Dann wiederholt er: Für 2×20 kommen sie rein. Hä, wie? Ich frage nach: Wenn 2 x 20 Leute rausgehen, dürfen sie rein? Das finde ich eigentlich recht logisch. Man muss ja immer an die Sicherheit im Zelt denken. Dann nuschelt er aber irgendwas von Euro. Oh mein Gott. Man kann ihn doch bestechen. Das war eigentlich wirklich ein Scherz. Ich hole 20 Euro aus dem Geldbeutel und drücke sie ihm in die Hand. „Ne, 2 mal 20.“ Ach scheiße stimmt. Das fand ich dann aber schon ein bisschen Wucher.

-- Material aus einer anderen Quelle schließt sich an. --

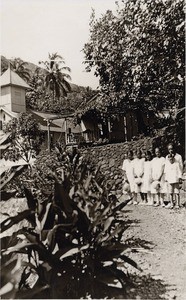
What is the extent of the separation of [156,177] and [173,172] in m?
0.62

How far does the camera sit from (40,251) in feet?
10.9

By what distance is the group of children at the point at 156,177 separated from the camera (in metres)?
9.78

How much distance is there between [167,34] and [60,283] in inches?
453

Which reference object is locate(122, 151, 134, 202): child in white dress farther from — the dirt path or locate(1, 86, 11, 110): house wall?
locate(1, 86, 11, 110): house wall

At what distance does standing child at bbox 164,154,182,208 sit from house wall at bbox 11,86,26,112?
25.3 metres

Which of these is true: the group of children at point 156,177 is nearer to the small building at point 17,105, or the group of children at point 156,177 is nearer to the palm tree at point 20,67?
the small building at point 17,105

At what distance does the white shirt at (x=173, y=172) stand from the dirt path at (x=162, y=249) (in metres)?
1.20

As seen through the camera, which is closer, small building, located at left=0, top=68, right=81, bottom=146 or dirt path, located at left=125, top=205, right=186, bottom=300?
dirt path, located at left=125, top=205, right=186, bottom=300

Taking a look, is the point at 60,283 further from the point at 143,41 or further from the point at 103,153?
the point at 103,153

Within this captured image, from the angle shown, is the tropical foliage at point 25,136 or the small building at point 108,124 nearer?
the tropical foliage at point 25,136

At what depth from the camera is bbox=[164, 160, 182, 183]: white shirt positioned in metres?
9.71

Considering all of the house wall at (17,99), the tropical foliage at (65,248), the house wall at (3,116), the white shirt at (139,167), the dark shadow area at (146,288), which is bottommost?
the dark shadow area at (146,288)

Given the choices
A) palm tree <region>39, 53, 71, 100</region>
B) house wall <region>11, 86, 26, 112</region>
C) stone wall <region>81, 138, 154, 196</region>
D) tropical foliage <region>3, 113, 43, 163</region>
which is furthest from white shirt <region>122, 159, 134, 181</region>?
palm tree <region>39, 53, 71, 100</region>

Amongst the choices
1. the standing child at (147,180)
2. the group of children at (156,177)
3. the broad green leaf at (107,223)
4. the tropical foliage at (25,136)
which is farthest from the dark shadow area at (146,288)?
the tropical foliage at (25,136)
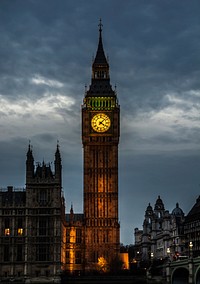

9.Anfangen zu Handeln. Ich kam mir kurzzeitig vor wie auf einem türkischen Bazar und nicht dem Oktoberfest, aber ich bin ziemlich gut im Feilschen, habe ich von meinem Papa, und bekomme ihn auf 30 Euro runter.
10. Dann stecke ich ihm die Kohle unauffällig in die Tasche, er winkt meine zwei Freunde rein und ich freu mich einen Ast ab. Ich habe einen Oktoberfest Security bestochen! Und das eigentlich ganz unabsichtlich und dann noch zum Schnäppchenpreis. 30 Euro waren wirklich ein guter Preis. Soviel zahlt man ja in jeder Disko an Eintritt. Dann war auch noch direkt ein Tisch frei und der Wahnsinn ging los. Tischnachbarn aus Chicago, ein Ire, der sich einmal längs über den Tisch gelegt hat und „no woman no cry“ von der Blaskapelle. Das ist das Oktoberfest. Der pure Wahnsinn. Zum Schluss saß noch ein Pärchen bei uns am Tisch, die ihre sexuellen Vibrationen nicht mehr unter Kontrolle halten konnten und sie mächtig mit ihren Händen in seiner Lederhose am werkeln war. Aber ich fand es in der Ecke am Tisch ja fast dezenter als auf der Bumswiesen hinterm Zelt. Vielleicht sollte das auch mal ein Post werden: 10 Plätze an denen man auf dem Oktoberfest Sex haben kann. Wie auch immer, wenn die nächsten sechs Tage auf dem Oktoberfest so ereignisreich sind wie der heutige, dann dürft ihr euch noch auf einige skurrile Stories freuen! Bis dahin Prost und eins, zwei G’suffa!
29 Kommentare
Ein Prosit! Schöner Bericht und es steigert meine Vorfreude auf Mittwoch -> Hippodrom :).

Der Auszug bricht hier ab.